DIY MFA PDF Author: Gabriela Pereira
Publisher: Penguin
ISBN: 1599639343
Category : Language Arts & Disciplines
Languages : en
Pages : 306

Book Description
Get the Knowledge Without the College! You are a writer. You dream of sharing your words with the world, and you're willing to put in the hard work to achieve success. You may have even considered earning your MFA, but for whatever reason--tuition costs, the time commitment, or other responsibilities--you've never been able to do it. Or maybe you've been looking for a self-guided approach so you don't have to go back to school. This book is for you. DIY MFA is the do-it-yourself alternative to a Master of Fine Arts in creative writing. By combining the three main components of a traditional MFA--writing, reading, and community--it teaches you how to craft compelling stories, engage your readers, and publish your work.
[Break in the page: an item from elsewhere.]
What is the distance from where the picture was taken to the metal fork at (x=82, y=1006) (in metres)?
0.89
Inside you'll learn how to: • Set customized goals for writing and learning. • Generate ideas on demand. • Outline your book from beginning to end. • Breathe life into your characters. • Master point of view, voice, dialogue, and more. • Read with a "writer's eye" to emulate the techniques of others. • Network like a pro, get the most out of writing workshops, and submit your work successfully. Writing belongs to everyone--not only those who earn a degree. With DIY MFA, you can take charge of your writing, produce high-quality work, get published, and build a writing career.